# WHAT TO WORK ON
Can you retype only the lines from the one with "Among all items in" through the final line of the material, exactly as given?

# SUPPLIED MATERIAL
######

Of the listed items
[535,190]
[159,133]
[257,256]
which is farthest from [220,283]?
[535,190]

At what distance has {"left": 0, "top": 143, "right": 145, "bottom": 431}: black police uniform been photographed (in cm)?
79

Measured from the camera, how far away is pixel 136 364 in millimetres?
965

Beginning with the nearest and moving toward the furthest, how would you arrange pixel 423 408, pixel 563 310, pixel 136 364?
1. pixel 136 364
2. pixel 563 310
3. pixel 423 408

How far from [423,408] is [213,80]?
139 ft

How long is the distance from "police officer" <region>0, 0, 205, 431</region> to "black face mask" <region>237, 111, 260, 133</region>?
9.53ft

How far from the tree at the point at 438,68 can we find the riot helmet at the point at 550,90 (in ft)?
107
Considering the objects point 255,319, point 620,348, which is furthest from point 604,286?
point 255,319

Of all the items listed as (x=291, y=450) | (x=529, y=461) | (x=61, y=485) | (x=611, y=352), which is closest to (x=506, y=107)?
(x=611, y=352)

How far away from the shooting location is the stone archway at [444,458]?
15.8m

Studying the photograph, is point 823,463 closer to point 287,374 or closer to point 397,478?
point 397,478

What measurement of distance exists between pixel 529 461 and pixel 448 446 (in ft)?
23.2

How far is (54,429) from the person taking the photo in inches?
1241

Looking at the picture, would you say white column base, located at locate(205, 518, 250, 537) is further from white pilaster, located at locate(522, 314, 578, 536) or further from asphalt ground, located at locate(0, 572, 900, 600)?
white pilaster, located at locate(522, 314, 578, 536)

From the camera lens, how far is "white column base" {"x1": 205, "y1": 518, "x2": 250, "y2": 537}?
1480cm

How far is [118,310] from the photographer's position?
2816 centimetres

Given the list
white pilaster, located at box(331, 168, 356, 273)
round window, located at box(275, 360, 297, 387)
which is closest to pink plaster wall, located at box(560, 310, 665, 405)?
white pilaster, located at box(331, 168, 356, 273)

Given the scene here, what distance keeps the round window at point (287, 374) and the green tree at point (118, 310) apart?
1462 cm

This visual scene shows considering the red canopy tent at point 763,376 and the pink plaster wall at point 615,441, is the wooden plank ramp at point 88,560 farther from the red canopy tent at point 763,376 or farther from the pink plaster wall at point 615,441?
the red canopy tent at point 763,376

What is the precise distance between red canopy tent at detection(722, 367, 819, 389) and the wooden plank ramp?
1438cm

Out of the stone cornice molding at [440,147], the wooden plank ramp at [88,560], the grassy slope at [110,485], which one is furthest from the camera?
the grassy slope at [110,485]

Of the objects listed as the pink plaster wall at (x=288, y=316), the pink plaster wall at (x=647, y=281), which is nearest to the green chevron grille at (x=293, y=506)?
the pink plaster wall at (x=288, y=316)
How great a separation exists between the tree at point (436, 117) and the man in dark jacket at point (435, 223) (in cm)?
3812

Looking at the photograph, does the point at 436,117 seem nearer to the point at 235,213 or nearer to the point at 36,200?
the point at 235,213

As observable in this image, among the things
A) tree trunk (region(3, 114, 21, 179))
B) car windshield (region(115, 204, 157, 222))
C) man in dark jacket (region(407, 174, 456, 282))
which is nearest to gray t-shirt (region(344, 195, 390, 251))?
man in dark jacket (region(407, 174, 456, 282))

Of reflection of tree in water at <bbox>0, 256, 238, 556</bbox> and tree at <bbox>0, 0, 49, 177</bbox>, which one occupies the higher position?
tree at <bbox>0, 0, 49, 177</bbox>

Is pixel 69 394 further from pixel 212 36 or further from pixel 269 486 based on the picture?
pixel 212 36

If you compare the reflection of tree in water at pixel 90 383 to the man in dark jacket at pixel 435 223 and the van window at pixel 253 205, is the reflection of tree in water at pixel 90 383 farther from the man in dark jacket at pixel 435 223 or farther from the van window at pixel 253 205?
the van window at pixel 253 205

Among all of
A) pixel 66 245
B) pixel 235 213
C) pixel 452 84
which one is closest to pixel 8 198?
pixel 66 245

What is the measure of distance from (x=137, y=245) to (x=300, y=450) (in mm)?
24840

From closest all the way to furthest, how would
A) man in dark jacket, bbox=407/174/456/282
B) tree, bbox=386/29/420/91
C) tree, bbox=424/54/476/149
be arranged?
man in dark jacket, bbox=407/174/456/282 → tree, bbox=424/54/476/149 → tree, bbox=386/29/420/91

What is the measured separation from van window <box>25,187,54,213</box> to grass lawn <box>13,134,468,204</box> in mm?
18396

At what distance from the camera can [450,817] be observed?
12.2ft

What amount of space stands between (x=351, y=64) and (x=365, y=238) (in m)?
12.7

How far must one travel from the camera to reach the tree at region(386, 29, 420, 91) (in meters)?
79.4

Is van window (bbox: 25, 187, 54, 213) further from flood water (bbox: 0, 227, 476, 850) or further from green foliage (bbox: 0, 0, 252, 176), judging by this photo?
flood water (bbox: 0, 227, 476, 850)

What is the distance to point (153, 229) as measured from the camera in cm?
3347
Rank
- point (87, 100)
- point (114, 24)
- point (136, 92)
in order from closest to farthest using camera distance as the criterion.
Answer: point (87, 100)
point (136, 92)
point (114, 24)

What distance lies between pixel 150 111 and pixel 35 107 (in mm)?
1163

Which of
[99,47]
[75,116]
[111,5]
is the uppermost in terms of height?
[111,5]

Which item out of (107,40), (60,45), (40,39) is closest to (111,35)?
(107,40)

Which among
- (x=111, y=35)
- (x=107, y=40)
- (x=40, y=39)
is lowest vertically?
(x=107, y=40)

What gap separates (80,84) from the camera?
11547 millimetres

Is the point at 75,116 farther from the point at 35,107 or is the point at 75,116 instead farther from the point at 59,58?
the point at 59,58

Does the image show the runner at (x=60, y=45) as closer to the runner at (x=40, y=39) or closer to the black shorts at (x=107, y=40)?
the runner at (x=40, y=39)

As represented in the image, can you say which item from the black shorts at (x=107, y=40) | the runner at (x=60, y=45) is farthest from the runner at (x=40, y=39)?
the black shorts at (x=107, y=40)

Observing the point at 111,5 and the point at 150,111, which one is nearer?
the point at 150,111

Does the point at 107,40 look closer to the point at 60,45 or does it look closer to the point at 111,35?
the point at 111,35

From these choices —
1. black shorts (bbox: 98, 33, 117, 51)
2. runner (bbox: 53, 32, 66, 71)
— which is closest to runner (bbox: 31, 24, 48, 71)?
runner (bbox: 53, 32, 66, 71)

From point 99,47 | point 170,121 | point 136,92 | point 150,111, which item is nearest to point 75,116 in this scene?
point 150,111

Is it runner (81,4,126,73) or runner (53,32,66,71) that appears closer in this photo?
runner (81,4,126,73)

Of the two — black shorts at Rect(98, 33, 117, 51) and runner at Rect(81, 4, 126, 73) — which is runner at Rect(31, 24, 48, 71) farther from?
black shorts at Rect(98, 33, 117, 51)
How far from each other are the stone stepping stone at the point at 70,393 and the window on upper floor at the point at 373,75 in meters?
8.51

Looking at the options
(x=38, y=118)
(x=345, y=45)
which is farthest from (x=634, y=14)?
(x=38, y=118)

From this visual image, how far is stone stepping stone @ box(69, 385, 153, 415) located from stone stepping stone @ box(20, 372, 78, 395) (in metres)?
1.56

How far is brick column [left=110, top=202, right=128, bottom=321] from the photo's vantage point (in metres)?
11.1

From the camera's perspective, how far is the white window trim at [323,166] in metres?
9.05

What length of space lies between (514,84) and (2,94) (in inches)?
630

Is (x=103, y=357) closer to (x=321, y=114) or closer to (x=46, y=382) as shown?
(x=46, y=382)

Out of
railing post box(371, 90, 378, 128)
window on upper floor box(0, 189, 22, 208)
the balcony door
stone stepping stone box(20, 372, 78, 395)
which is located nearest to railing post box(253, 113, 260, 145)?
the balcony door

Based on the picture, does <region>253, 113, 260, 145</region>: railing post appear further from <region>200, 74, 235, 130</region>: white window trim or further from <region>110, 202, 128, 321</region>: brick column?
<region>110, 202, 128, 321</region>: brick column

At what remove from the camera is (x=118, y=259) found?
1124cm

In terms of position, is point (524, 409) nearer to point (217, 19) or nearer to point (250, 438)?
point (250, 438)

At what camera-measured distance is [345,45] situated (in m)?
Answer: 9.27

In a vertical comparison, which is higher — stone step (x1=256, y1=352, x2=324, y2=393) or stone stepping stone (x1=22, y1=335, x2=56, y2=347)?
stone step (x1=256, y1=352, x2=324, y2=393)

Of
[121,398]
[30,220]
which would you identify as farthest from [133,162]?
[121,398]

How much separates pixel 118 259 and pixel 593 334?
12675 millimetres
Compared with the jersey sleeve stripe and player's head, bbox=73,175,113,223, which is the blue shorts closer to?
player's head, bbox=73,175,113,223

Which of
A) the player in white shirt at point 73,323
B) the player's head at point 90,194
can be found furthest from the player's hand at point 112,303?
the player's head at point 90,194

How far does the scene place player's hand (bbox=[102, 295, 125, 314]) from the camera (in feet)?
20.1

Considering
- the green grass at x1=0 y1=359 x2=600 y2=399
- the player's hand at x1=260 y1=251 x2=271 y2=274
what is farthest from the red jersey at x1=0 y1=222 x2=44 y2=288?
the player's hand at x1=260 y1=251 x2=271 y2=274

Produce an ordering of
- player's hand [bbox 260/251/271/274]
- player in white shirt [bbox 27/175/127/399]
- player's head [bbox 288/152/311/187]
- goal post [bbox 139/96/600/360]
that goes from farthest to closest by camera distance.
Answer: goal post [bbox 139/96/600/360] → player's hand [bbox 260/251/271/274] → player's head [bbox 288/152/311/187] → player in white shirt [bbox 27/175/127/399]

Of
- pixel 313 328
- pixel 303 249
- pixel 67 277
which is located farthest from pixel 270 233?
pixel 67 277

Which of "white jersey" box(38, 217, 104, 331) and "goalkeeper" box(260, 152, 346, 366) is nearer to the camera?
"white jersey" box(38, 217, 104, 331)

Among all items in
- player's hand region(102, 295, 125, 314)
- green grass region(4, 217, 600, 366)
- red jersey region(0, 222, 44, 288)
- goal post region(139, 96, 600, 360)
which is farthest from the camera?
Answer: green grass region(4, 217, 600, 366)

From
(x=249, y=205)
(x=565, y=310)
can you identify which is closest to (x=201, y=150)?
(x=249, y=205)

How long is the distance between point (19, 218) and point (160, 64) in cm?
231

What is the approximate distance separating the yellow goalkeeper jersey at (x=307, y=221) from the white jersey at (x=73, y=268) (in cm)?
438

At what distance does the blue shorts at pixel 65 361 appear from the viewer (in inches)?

######

# REPLY
Among all items in
- player's hand region(102, 295, 125, 314)
- green grass region(4, 217, 600, 366)
- red jersey region(0, 222, 44, 288)
- goal post region(139, 96, 600, 360)
which is farthest from the camera?
Answer: green grass region(4, 217, 600, 366)

From
(x=249, y=205)
(x=565, y=310)
can you identify which is closest to (x=201, y=150)?
(x=249, y=205)

How long is the distance between point (19, 218) and point (160, 64) in cm?
231

What is the approximate distance separating the yellow goalkeeper jersey at (x=307, y=221) from the white jersey at (x=73, y=268) (in cm)?
438

At what distance does the blue shorts at pixel 65 361 appear from the viewer (in inches)?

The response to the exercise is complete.